In the records below, find the line containing "Berlingtoun BR-36MBTST1M настенный", then print it and every following line exactly, through the last, without pictures.

□ □ □ □

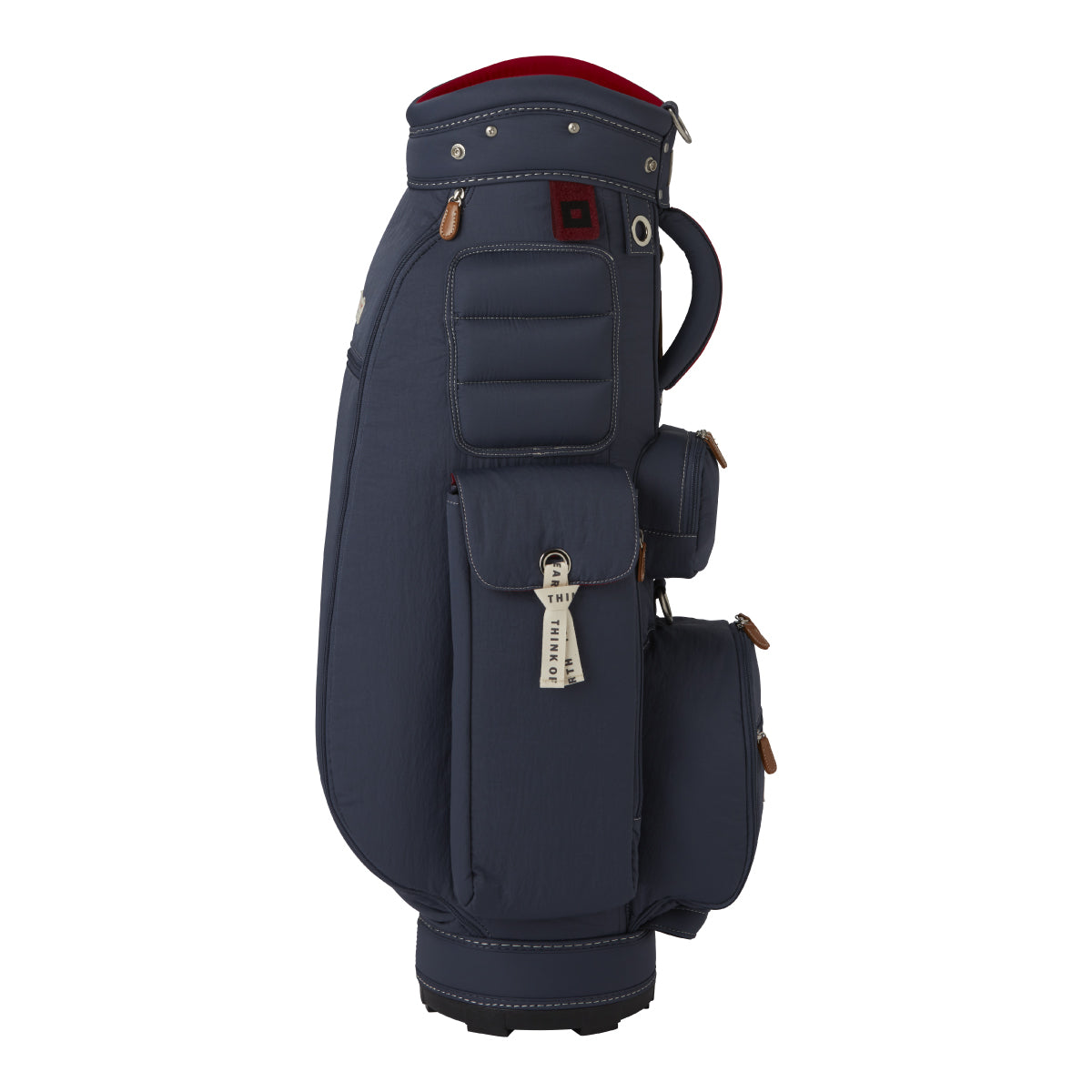 Caddie Bag OB0722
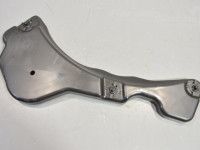 Volkswagen Amarok Pohjapanssari  Varaosakoodi: 2H6131331
Korityyppi: Pikap
Lisäm...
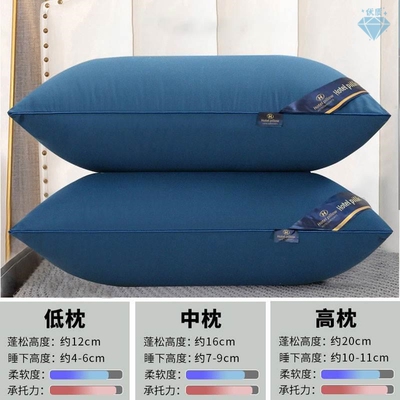 Five-starHolbedpwfhy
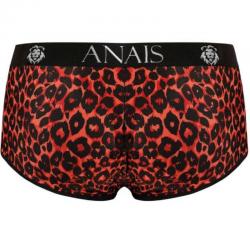Anais men - tribal boxer brief s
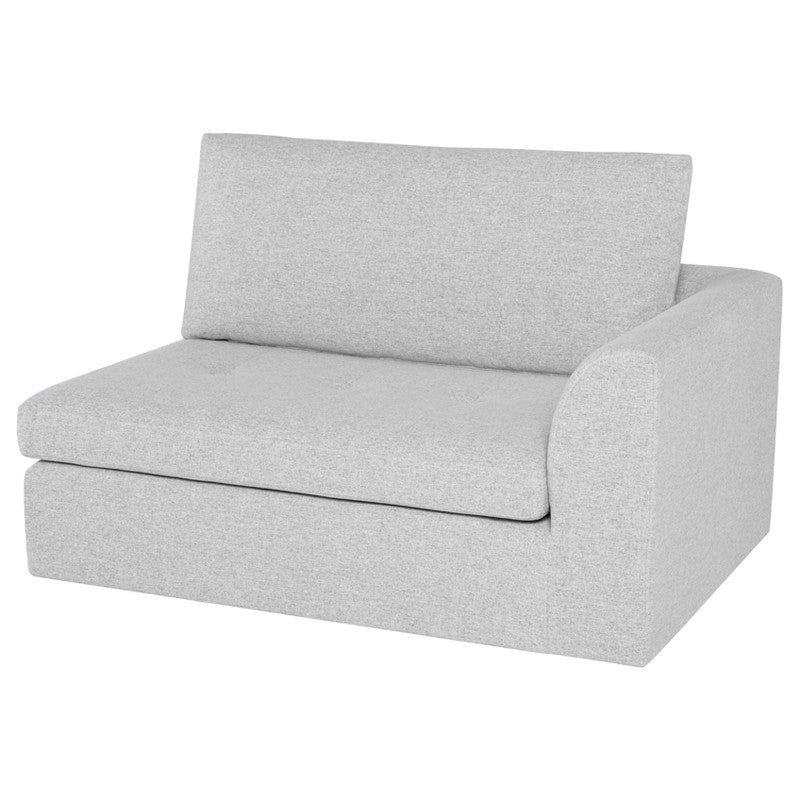 media image for Lola Sectional Piece 6 225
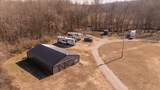 0 Dunn Leoma Rd - Photo 4
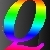 user-pic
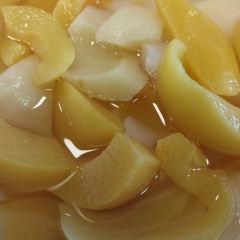 蒙都43°9羊火鍋(寧城店)張用戶圖片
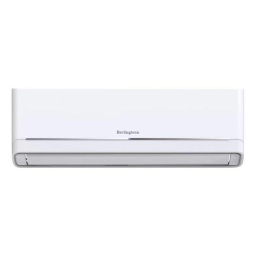 Berlingtoun BR-36MBTST1M настенный ok 3/03/26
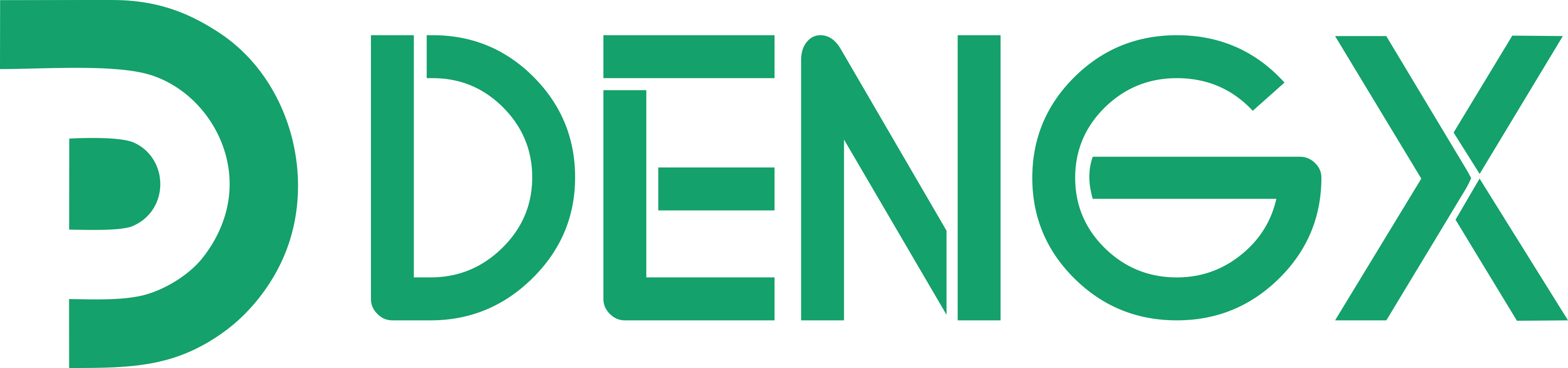 燈下科技（廣東）有限公司-官網(wǎng)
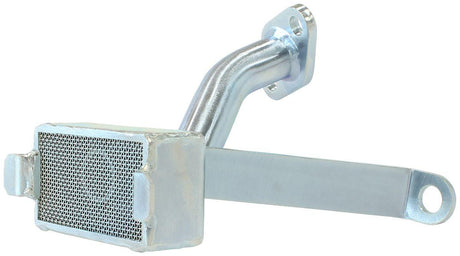 Aeroflow Oil Pan Pick Up (AF82-2025) AF82-2025
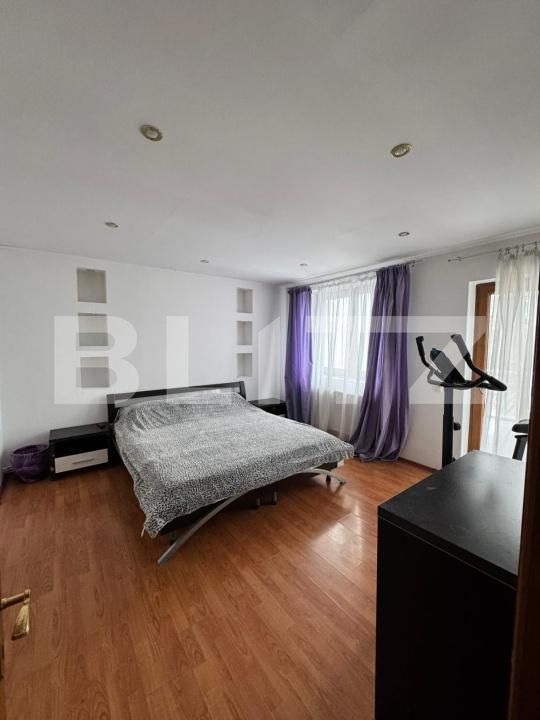 Casa de vânzare 12 camere Central - 187538CV | BLITZ Craiova | Poza3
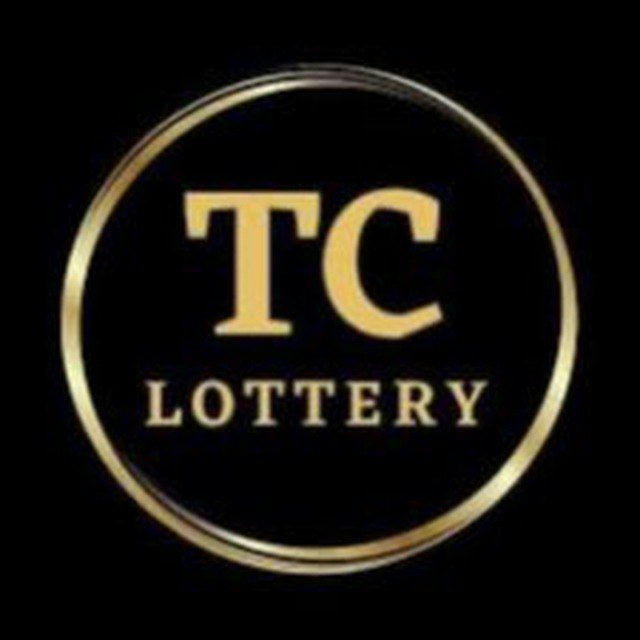 TC LOTTERY PREDICTION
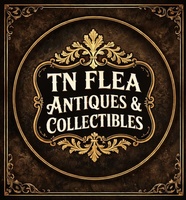 TN Flea, Antiques & Collectibles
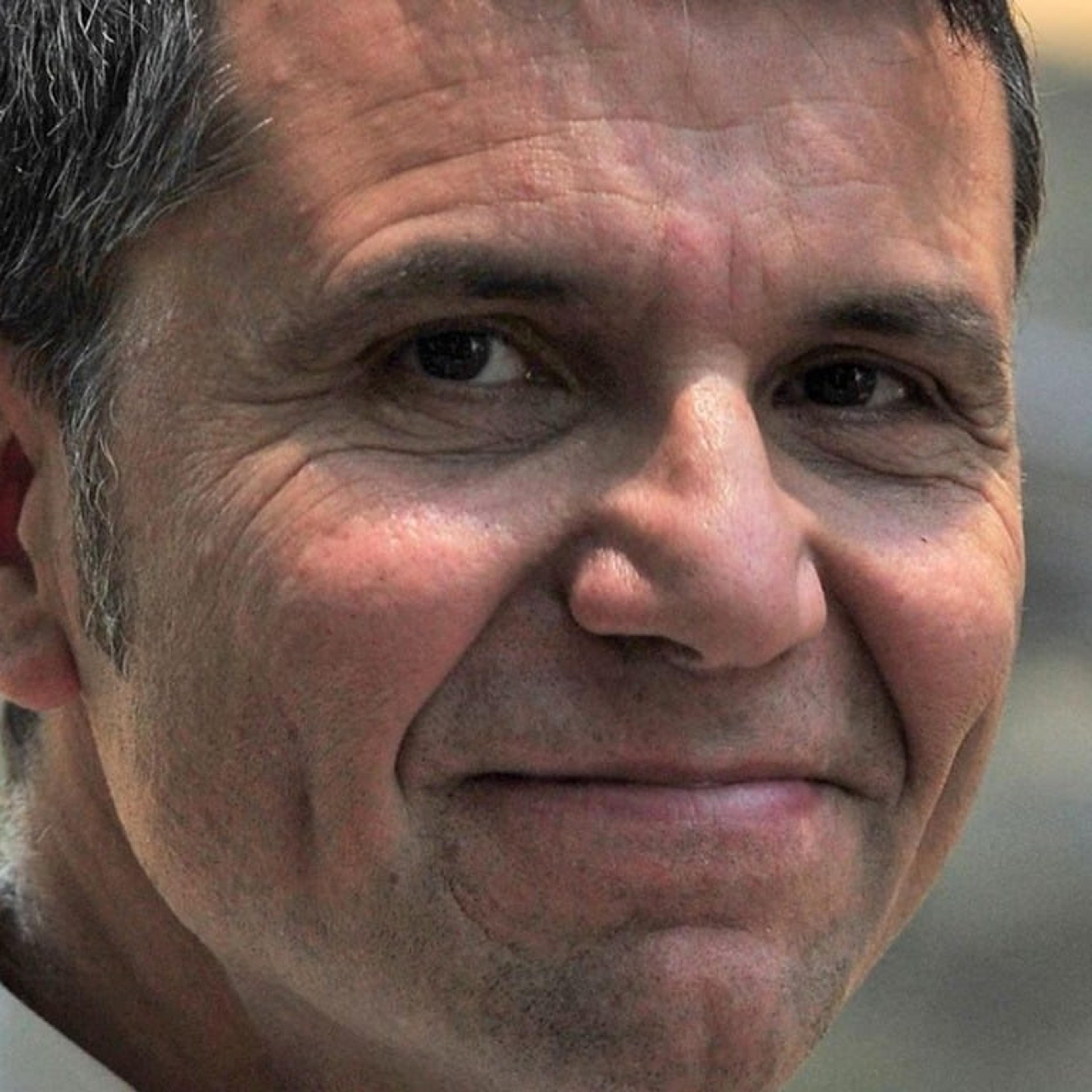 Giuseppe Urzi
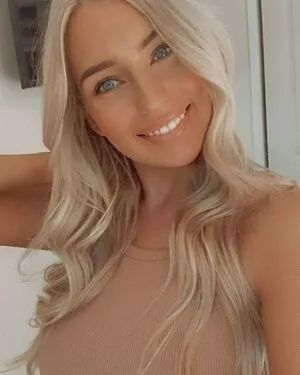 Bree Chinn OnlyFans Leaked Free Thumbnail Picture - #CoZ0pLNuVz
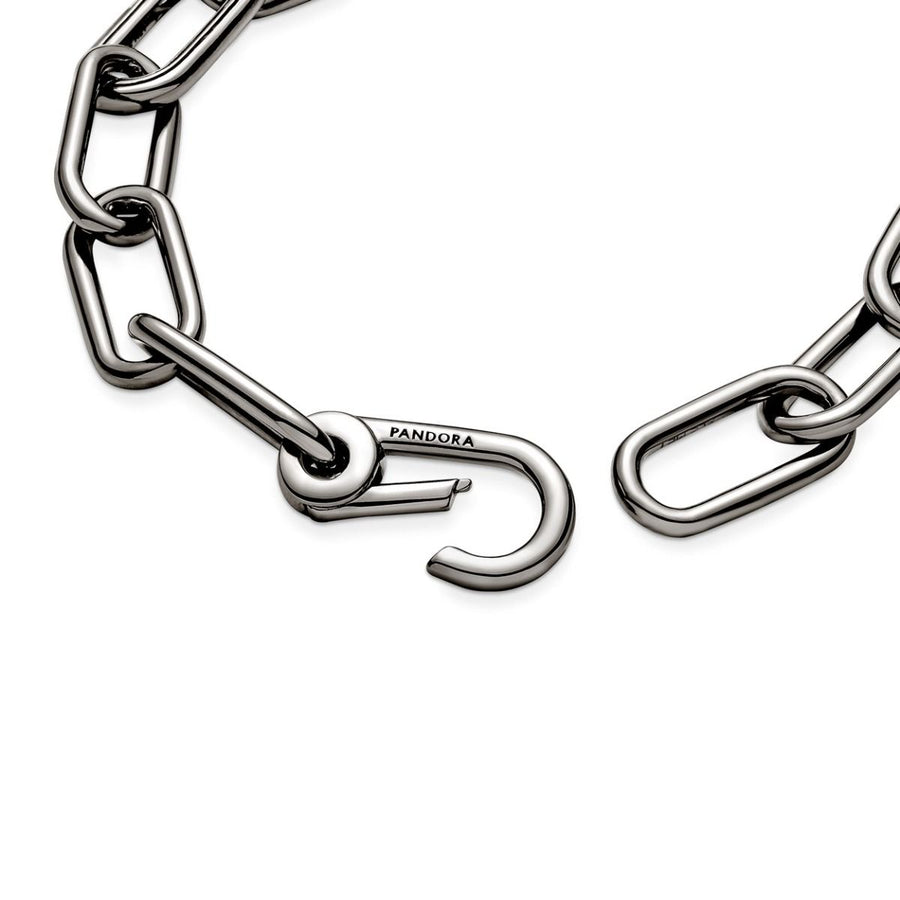 Pandora Me armband Link Chain 549588C00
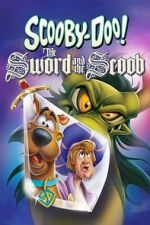 Watch Scooby-Doo! The Sword and the Scoob Movies123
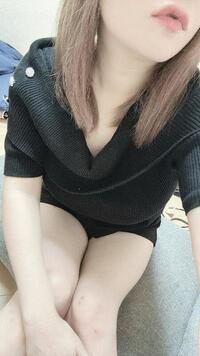 写メ日記 れんか 10/3(金) 19:03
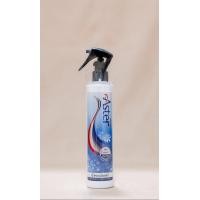 ราคา น้ำหอมฉีดผ้าแอสเตอร์ Aster (8701846134)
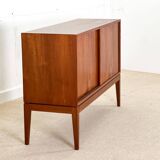 Tall sideboard (by A Younger)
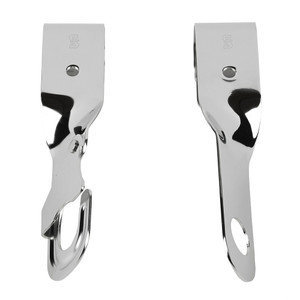 Schaefer Anchor Hanger f/Danforth Style Anchors - AH-100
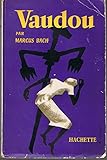 Image de Vaudou. religion. sorcellerie. magie.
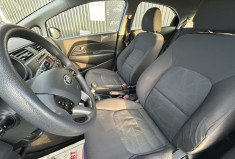 Kia RIO 1.2 ACTIVE 85 CH 5 PORTES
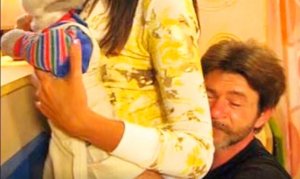 Ожившие демотиваторы 3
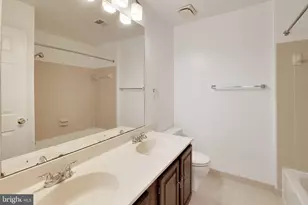 2421 Pondside Terrace, Silver Spring, MD 20906 - Photo 29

□ □ □ □

• [PROBLEM SOLUTION]
 Berlingtoun BR-36MBTST1M настенный ok 3/03/26
 燈下科技（廣東）有限公司-官網(wǎng)
 Aeroflow Oil Pan Pick Up (AF82-2025) AF82-2025
 Casa de vânzare 12 camere Central - 187538CV | BLITZ Craiova | Poza3
 TC LOTTERY PREDICTION
 TN Flea, Antiques & Collectibles
 Giuseppe Urzi
 Bree Chinn OnlyFans Leaked Free Thumbnail Picture - #CoZ0pLNuVz
 Pandora Me armband Link Chain 549588C00
 Watch Scooby-Doo! The Sword and the Scoob Movies123
 写メ日記 れんか 10/3(金) 19:03
 ราคา น้ำหอมฉีดผ้าแอสเตอร์ Aster (8701846134)
 Tall sideboard (by A Younger)
 Schaefer Anchor Hanger f/Danforth Style Anchors - AH-100
 Image de Vaudou. religion. sorcellerie. magie.
 Kia RIO 1.2 ACTIVE 85 CH 5 PORTES
 Ожившие демотиваторы 3
 2421 Pondside Terrace, Silver Spring, MD 20906 - Photo 29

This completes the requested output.